Medicine shelves in some central Texas stores are empty during severe cold, flu season

Published: Dec. 14, 2022 at 4:31 PM CST
Email This Link
Share on Pinterest
Share on LinkedIn

WACO, Texas (KWTX) - Customers and patients looking for cold and flu medicines in central Texas are driving store to store only to find empty medicine shelves.

Many have expressed their frustration at how hard it is to find basic medicine amid what health experts are calling a “tripledemic,” a severe flu and cold season mixed with increasing cases of RSV and COVID-19.

Dr. Tim Martindale, a family medicine physician in Waco, said that since COVID-19 is less powerful, catching other illnesses is easier.

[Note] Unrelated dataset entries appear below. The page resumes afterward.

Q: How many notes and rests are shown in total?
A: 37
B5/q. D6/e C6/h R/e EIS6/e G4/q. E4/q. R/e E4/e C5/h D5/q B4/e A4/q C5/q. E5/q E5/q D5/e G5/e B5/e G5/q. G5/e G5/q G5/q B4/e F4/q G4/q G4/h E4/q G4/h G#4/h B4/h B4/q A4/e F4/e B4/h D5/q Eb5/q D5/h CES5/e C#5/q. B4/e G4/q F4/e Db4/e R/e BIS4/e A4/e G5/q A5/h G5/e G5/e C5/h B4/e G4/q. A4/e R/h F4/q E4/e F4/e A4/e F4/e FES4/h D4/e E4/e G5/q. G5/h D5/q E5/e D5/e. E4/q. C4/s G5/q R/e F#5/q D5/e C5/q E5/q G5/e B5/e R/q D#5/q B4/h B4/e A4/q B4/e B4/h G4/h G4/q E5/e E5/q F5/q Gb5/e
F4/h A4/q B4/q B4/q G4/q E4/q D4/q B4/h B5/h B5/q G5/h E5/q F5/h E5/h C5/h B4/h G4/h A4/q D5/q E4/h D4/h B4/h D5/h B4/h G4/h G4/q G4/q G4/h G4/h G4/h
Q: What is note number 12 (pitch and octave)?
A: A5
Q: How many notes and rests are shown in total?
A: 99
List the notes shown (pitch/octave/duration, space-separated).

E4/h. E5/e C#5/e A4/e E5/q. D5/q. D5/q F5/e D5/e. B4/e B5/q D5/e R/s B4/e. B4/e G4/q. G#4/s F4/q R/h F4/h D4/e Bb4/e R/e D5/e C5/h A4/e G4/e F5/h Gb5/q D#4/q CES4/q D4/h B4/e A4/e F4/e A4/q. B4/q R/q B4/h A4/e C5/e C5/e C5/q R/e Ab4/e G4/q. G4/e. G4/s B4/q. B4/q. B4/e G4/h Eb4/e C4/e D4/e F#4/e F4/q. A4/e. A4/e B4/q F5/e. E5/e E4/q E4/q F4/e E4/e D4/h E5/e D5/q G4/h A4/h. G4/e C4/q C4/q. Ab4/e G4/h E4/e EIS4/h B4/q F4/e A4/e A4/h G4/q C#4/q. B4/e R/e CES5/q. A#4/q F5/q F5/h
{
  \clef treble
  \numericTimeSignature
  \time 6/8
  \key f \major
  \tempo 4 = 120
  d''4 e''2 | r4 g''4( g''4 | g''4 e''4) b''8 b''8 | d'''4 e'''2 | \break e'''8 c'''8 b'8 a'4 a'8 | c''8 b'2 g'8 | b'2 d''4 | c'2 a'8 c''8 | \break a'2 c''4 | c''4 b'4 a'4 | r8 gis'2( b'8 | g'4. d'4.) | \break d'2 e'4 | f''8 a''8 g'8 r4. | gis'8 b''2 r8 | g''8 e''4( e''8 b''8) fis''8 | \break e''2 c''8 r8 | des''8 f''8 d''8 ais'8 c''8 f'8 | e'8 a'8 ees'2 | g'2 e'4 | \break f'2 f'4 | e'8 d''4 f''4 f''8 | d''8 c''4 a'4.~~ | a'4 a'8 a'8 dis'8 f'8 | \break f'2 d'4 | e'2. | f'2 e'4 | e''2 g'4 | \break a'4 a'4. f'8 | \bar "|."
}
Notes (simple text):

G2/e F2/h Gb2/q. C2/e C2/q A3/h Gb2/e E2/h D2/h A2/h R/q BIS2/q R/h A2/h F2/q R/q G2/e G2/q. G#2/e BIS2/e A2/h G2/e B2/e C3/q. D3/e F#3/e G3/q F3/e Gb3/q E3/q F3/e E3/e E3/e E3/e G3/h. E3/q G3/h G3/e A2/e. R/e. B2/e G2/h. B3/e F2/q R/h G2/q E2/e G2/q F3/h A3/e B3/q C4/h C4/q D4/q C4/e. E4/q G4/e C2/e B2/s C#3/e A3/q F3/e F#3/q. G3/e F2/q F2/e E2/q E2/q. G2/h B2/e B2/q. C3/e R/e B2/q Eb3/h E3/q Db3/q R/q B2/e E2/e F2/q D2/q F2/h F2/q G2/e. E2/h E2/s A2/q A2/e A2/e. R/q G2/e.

“The result is, all those things that we haven’t been getting in the last few years are coming back at us, partially, because they’re available to us much more, but also, we’re not being as careful as we’ve been in the last few years,” said Martindale.

The doctor said people are doing more self-diagnosis recently instead of testing, which causes people to run to the shelves.

“So many people are sick and they’re just assuming, ‘I got what they got, I’ve been around them.’ Plenty of people say, ‘It’s probably coming here soon. Let’s go get some more because we’ll need it for our kids.’” So, the shelves are emptying fast, as so soon as they resupply, they’re emptying again,” said Martindale.

The doctor said manufacturers most likely did not expect demand for medicine would be so high.

He said a few things you can do is talk with your doctor, come to stores early when there’s a restock, or shop at smaller pharmacies.

“You can sometimes get it off of Amazon, or one of those types of places and get it through the mail. You can usually get it through the mail within two to three days. That way, you’ll have some supply,” said Martindale.

The doctor also recommended an old school route: home remedies.

“This is the time to call your mom or grandma and say, ‘What was it that I took at that time?’ This might be something like tea and lemon for a sore throat. Or it may be some lozenges you take to keep your throat coated,” said Martindale, who wants to remind folks basic medicine is a temporary fix.

“They’re just helping you feel better while you feel bad. So, I don’t think it’s prolonging things, it’s just making people more struggling with the experience of their illness,” said Martindale.

The doctor said this severe cold and flu season could last up to January through February.

He’s reminding folks to get flu and COVID shots while staying cautious of others.